Archive - 2003


November 22nd

Forty years ago today...

Forgot to mention that my parents lived in Dallas at the time of the Kennedy assassination. Dad was attending seminary there. Mom worked downtown. Dad came down at lunch-time for the motorcade. Mom sat on his shoulders facing away from the procession and held up a mirror from her purse to get a better view of Kennedy. Five minutes after the motorcade passed by them, they heard the sirens.

I arrived on the scene the next August 15th. I was a week early.



The 40th anniversary of the Kennedy assassination has brought about an inevitable burst of interest in the man and the shooting which ended his presidency. The Kennedys are the American royalty, it seems. Our proclivity for annointing presidents who are the child of privilege and who seem to view their ascension to the presidency as their natural right always puzzles me.

November 21st

New gold tooth

At 4:30 today, I will have my second gold tooth glued in my mouth. You'd think that would be a painless procedure, but I have learned not to assume. When I got the last gold tooth put in last spring, that glue sent arrows of pain up to the top of my head and down to my chest for a couple of days. Things settled down, and now the tooth is a good, quiet soldier, lined up with the rest of the molars on daily chewing duty. But, I wonder what will happen today when that glue gets dabbed on and starts its bonding.

November 20th

Lunch at the Red Apple

The Red Apple cafe in Mahnomen has always been a legend, at least in my own mind. After taking our family Christmas photo in 1976 (I was in 6th grade) at a photographer's in Mahnomen, we went to the Red Apple where we watched the final game of the 1976 World Series. (I know, it always comes down to baseball.) The Reds beat the Yanks in four games. For the only time in my life, I was pulling for the Yanks. Billy Martin blew his cool in the later innings and put on a show of kicking dirt, throwing things, screaming--stuff managers don't do anymore.

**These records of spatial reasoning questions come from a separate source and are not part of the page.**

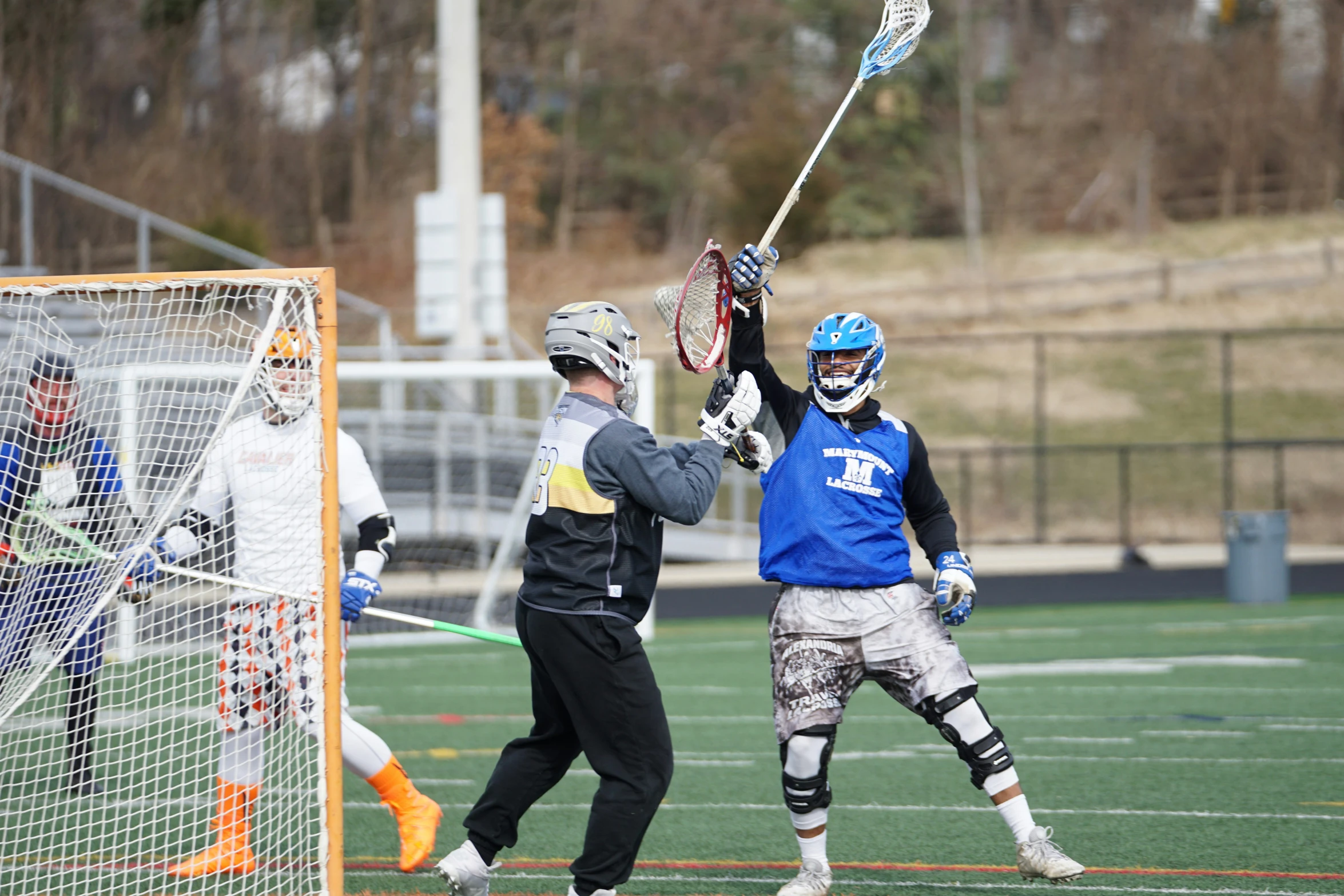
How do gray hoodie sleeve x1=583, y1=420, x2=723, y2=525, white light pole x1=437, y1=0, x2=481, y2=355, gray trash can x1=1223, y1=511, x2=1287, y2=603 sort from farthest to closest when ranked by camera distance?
1. white light pole x1=437, y1=0, x2=481, y2=355
2. gray trash can x1=1223, y1=511, x2=1287, y2=603
3. gray hoodie sleeve x1=583, y1=420, x2=723, y2=525

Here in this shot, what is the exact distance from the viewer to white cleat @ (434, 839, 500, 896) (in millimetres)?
4293

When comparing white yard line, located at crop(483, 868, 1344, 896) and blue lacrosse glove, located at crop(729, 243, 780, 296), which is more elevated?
blue lacrosse glove, located at crop(729, 243, 780, 296)

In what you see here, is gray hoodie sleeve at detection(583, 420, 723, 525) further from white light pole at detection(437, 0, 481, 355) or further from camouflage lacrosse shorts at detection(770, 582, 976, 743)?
white light pole at detection(437, 0, 481, 355)

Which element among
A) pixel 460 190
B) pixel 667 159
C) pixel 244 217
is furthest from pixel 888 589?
pixel 667 159

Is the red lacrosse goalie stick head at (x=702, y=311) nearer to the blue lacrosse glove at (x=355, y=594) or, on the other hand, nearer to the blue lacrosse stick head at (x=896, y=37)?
the blue lacrosse stick head at (x=896, y=37)

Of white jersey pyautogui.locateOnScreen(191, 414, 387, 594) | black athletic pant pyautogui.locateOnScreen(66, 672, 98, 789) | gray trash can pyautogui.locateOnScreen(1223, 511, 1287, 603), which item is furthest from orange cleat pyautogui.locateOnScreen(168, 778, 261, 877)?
gray trash can pyautogui.locateOnScreen(1223, 511, 1287, 603)

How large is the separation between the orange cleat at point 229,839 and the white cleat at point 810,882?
1.87 meters

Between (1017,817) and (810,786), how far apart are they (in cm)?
64

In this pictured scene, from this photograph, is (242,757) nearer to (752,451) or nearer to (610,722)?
(610,722)

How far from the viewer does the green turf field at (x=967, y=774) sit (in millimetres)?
5066

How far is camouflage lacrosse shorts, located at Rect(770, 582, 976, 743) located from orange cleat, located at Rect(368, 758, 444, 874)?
1342 millimetres

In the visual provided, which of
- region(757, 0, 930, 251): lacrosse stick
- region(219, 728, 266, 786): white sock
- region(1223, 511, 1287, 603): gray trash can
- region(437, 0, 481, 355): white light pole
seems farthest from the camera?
region(437, 0, 481, 355): white light pole

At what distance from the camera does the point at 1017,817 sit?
14.6ft

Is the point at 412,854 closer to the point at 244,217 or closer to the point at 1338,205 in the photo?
the point at 244,217
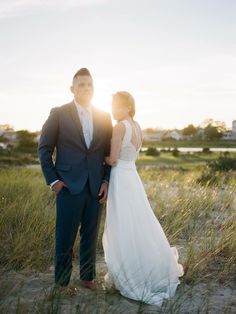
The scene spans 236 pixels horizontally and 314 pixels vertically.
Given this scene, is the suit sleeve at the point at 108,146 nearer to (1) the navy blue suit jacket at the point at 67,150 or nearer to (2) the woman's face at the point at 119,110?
(2) the woman's face at the point at 119,110

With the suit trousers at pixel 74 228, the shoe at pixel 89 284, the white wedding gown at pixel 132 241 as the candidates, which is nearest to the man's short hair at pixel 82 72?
the white wedding gown at pixel 132 241

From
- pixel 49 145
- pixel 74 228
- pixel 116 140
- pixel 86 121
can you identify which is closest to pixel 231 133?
pixel 116 140

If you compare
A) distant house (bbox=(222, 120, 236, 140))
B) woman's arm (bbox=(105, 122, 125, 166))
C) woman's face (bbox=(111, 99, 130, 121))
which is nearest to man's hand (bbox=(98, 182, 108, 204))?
woman's arm (bbox=(105, 122, 125, 166))

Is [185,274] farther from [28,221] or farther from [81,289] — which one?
[28,221]

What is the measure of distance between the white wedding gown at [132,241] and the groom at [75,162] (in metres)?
0.17

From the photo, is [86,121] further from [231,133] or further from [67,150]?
[231,133]

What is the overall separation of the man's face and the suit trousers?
30.8 inches

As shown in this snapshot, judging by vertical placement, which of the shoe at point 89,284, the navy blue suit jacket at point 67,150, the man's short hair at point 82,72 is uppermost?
the man's short hair at point 82,72

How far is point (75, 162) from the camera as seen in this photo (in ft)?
13.7

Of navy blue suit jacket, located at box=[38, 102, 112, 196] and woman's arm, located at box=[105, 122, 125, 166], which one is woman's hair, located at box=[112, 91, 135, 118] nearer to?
woman's arm, located at box=[105, 122, 125, 166]

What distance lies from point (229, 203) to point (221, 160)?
1024cm

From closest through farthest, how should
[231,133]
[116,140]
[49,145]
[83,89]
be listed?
[49,145] → [83,89] → [116,140] → [231,133]

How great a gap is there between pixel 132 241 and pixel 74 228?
592 mm

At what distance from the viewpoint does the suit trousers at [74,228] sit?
4.21 meters
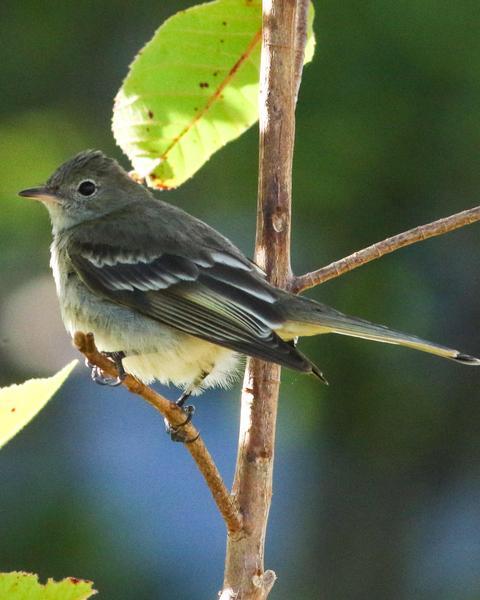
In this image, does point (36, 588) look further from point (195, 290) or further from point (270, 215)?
point (195, 290)

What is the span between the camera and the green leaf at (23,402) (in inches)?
69.1

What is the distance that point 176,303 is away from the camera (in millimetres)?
3477

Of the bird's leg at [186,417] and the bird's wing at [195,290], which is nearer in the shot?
the bird's leg at [186,417]

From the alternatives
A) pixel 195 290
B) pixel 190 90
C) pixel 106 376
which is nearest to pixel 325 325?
pixel 195 290

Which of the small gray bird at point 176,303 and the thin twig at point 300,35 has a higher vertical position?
the thin twig at point 300,35

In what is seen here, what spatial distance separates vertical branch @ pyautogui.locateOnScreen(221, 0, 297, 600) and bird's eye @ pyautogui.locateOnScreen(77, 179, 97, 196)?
170 centimetres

A cozy little bookstore in Thief River

Held a booksigning in Thief River Falls at the Northern Lights bookstore. The Northern Lights is a store which is staffed by people who are debilitated by mental illness. All the books (and there are plenty of them) are donated. The prices are low. The staffers are kind and have a fun camaraderie.

November 19th

A big loop

Took a circular route today selling books. South to Twin Valley, Lake Park, Detroit Lakes, then up to Park Rapids, and finally to Bemidji. Dumped 50 of them off at various stores. Oddly, the drugstore in Park Rapids sells the most books of them all. Odd because I am not in their paper, I don't know many people there, and PR is 80 miles from home the way the crow flies. The way the crow would have to walk would be even farther.

November 18th

Aunt Olla, cont.

Aunt Olla called tonight. She has a bad cold. Colds stick around longer when you are 92 years old. But she's got plenty of chicken soup on hand, good thing. And echinacea. And zinc. And vitamin C. I had forwarded a letter to her from somebody who had once been her student in country school, so she called about that.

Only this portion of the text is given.